## Dokument

-=-=-=-=-

Das Menschenrechts-Staatssekretariat der brasilianische Regierung hat den diesjährigen Menschenrechtspreis dem französischen Dominikaner-Anwalt Xavier Plassat zugesprochen, der in Brasilien die bischöflichen Aktionen gegen fortdauernde Sklavenarbeit leitet. Plassat sagte, bei dem Menschenrechts-Staatssekretariat handele es sich um ein vergleichsweise progressives Gremium innerhalb der Regierung,  deren gesamte Politik dazu im Widerspruch stehe. Der Preis, so Plassat,  erfülle ihn und sein sechsköpfiges Team zwar mit großer Freude, ändere indessen nichts an seiner scharfen Kritik an der Lula-Regierung.
Vor allem bei der Produktion von Agrotreibstoff aus Zuckerrohr sei Sklavenarbeit nach wie vor häufig, ohne daß das Wirtschafts-und Landwirtschaftsministerium entsprechend eingriffen. Die Lula-Regierung fördere das exportorientierte Agrobusiness, ohne auf Menschenrechtskriterien zu achten. Der Stopp der Agrarreform durch Brasilia bedeute, daß ungezählte Landbewohner keinerlei Aussicht auf humanere Arbeitsbedingungen hätten. Plassat forderte erneut die Konfiszierung von Großfarmen, die Sklavenarbeiter ausbeuteten. Ein entsprechendes Gesetz liege dem Nationalkongreß seit Jahren vor, werde jedoch nicht verabschiedet. Es sei eine alte Forderung der brasilianischen Bischofskonferenz, derartiges Farmland an die Landlosenbewegung zu verteilen. Das offizielle Versprechen der Regierung, die Sklavenarbeit bis 2006 auszutilgen, sei gebrochen worden.

-=-=-=-=-

## Schriftliche Aufgabe 1
Schreiben Sie aus dem Dokument über den Menschenrechtspreis für Xavier Plassat den Abschnitt von „Vor allem bei“ bis „sei gebrochen worden.“ wortgetreu nieder.

## Datenzeilen

-=-=-=-=-

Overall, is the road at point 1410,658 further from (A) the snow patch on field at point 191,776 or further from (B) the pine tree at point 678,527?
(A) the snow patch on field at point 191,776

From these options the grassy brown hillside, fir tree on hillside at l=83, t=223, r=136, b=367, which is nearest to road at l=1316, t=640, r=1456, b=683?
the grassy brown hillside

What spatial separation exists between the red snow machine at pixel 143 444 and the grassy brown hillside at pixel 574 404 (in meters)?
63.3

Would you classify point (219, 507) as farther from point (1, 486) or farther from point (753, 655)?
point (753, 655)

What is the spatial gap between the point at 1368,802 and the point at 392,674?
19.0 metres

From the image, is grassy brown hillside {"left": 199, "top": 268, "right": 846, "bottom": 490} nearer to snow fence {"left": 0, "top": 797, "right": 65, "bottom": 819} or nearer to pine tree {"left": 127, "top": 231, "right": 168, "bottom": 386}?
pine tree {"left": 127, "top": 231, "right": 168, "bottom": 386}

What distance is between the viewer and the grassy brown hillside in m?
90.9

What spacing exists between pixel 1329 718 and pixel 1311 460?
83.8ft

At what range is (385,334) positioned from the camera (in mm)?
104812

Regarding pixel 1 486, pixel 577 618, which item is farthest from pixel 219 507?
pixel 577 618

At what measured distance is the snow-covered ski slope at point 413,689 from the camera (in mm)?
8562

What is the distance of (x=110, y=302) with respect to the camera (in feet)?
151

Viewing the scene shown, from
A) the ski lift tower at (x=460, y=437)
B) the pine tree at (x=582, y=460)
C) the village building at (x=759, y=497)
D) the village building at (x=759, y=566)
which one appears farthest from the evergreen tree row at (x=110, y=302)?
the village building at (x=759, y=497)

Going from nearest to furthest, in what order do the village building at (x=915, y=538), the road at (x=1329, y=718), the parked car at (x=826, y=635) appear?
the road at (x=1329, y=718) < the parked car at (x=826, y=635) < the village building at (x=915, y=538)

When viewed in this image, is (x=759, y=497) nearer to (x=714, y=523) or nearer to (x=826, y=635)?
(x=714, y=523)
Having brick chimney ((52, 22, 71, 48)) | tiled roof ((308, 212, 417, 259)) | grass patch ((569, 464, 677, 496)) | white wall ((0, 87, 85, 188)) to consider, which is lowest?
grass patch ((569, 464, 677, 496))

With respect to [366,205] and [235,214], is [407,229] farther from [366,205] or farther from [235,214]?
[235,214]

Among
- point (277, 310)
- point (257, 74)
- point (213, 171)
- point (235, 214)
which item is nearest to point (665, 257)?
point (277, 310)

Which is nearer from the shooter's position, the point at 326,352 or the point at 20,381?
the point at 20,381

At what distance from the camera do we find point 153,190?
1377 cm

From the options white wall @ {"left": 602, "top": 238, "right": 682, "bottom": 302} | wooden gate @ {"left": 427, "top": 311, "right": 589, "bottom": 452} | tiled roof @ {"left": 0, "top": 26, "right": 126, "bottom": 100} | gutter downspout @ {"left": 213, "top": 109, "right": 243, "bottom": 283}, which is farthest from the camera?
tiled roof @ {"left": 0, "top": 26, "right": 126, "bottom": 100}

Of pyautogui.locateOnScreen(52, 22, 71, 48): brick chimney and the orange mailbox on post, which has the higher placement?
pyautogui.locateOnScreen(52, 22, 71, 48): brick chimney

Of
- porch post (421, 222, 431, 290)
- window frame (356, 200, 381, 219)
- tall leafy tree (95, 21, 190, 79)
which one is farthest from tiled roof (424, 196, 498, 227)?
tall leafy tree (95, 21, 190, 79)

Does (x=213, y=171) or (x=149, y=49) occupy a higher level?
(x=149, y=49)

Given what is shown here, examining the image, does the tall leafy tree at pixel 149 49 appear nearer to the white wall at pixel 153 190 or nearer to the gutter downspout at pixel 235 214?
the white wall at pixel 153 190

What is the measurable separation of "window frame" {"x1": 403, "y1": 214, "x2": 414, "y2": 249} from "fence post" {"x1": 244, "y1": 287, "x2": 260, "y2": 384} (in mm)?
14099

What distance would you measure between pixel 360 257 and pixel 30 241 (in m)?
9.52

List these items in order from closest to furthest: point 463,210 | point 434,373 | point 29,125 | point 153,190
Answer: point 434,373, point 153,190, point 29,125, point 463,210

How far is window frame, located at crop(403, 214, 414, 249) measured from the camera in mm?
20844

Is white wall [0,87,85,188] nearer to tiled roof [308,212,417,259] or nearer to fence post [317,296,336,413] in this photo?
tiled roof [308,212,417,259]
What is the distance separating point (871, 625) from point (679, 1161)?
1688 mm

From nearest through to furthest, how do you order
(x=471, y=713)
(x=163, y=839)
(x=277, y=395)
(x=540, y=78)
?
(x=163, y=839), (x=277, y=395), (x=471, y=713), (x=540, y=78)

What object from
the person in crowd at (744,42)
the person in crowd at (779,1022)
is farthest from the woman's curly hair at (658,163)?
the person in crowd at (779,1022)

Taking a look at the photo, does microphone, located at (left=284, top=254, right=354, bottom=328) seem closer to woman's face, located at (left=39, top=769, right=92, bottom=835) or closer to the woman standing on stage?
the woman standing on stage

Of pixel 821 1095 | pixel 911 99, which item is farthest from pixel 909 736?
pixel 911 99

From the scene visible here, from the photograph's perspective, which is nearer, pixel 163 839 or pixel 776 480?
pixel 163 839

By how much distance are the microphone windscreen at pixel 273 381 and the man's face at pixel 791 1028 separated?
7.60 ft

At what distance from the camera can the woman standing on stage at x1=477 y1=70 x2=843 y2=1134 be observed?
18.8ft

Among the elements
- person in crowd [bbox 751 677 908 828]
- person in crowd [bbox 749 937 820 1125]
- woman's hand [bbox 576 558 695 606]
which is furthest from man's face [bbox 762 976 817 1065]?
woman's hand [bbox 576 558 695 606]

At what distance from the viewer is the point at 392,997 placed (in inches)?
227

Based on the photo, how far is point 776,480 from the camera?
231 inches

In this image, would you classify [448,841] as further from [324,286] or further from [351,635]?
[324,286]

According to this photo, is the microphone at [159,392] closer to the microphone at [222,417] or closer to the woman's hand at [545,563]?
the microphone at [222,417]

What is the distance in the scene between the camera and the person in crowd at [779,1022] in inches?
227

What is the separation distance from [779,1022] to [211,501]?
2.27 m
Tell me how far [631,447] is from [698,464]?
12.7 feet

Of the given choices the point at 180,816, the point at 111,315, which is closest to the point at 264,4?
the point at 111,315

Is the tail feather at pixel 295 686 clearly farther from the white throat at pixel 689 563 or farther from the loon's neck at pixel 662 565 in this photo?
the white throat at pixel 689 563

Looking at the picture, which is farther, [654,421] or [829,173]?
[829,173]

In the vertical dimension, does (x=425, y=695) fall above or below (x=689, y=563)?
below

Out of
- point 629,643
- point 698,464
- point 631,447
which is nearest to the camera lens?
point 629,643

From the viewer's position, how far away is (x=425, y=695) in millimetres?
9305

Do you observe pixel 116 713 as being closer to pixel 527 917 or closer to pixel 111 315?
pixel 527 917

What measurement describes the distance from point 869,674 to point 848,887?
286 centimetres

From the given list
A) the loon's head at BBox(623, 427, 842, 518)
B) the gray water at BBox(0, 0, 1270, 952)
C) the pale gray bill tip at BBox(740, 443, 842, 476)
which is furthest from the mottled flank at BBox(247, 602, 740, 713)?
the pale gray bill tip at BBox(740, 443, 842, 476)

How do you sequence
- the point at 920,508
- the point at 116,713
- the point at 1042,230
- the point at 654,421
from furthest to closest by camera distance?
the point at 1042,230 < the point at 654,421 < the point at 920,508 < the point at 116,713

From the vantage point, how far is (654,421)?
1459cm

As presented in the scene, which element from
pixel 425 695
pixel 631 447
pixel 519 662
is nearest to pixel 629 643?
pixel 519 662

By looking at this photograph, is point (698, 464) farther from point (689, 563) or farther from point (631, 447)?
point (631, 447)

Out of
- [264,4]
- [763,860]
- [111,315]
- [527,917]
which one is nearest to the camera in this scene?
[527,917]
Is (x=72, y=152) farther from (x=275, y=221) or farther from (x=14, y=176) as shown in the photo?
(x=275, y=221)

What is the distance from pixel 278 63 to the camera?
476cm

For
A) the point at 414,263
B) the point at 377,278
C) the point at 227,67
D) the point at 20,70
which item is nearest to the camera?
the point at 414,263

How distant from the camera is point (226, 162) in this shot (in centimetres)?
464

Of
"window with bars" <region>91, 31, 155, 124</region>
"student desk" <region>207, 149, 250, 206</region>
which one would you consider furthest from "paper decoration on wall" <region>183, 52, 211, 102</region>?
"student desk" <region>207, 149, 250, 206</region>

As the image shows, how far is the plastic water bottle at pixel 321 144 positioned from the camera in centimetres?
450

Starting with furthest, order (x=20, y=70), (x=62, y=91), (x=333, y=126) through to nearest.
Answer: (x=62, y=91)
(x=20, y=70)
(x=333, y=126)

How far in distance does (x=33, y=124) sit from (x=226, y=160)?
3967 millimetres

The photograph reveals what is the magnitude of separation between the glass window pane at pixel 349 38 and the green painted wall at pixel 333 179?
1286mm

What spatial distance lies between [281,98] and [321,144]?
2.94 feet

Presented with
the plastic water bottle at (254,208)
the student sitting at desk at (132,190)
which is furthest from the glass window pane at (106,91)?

-=-=-=-=-

## Schriftliche Aufgabe 2
Schreiben Sie den Abschnitt der Datenzeilen von der Zeile mit „Starting with furthest, order“ bis einschließlich zum Ende der Datenzeilen als JSON-Liste von Zeichenketten um. Jede Zeile wird zu einem Element, und Leerzeilen entfallen.

## Richtige Antwort 1
Vor allem bei der Produktion von Agrotreibstoff aus Zuckerrohr sei Sklavenarbeit nach wie vor häufig, ohne daß das Wirtschafts-und Landwirtschaftsministerium entsprechend eingriffen. Die Lula-Regierung fördere das exportorientierte Agrobusiness, ohne auf Menschenrechtskriterien zu achten. Der Stopp der Agrarreform durch Brasilia bedeute, daß ungezählte Landbewohner keinerlei Aussicht auf humanere Arbeitsbedingungen hätten. Plassat forderte erneut die Konfiszierung von Großfarmen, die Sklavenarbeiter ausbeuteten. Ein entsprechendes Gesetz liege dem Nationalkongreß seit Jahren vor, werde jedoch nicht verabschiedet. Es sei eine alte Forderung der brasilianischen Bischofskonferenz, derartiges Farmland an die Landlosenbewegung zu verteilen. Das offizielle Versprechen der Regierung, die Sklavenarbeit bis 2006 auszutilgen, sei gebrochen worden.

## Richtige Antwort 2
[
  "Starting with furthest, order (x=20, y=70), (x=62, y=91), (x=333, y=126) through to nearest.",
  "Answer: (x=62, y=91)",
  "(x=20, y=70)",
  "(x=333, y=126)",
  "How far in distance does (x=33, y=124) sit from (x=226, y=160)?",
  "3967 millimetres",
  "The photograph reveals what is the magnitude of separation between the glass window pane at pixel 349 38 and the green painted wall at pixel 333 179?",
  "1286mm",
  "What spatial distance lies between [281,98] and [321,144]?",
  "2.94 feet",
  "Presented with",
  "the plastic water bottle at (254,208)",
  "the student sitting at desk at (132,190)",
  "which is furthest from the glass window pane at (106,91)?"
]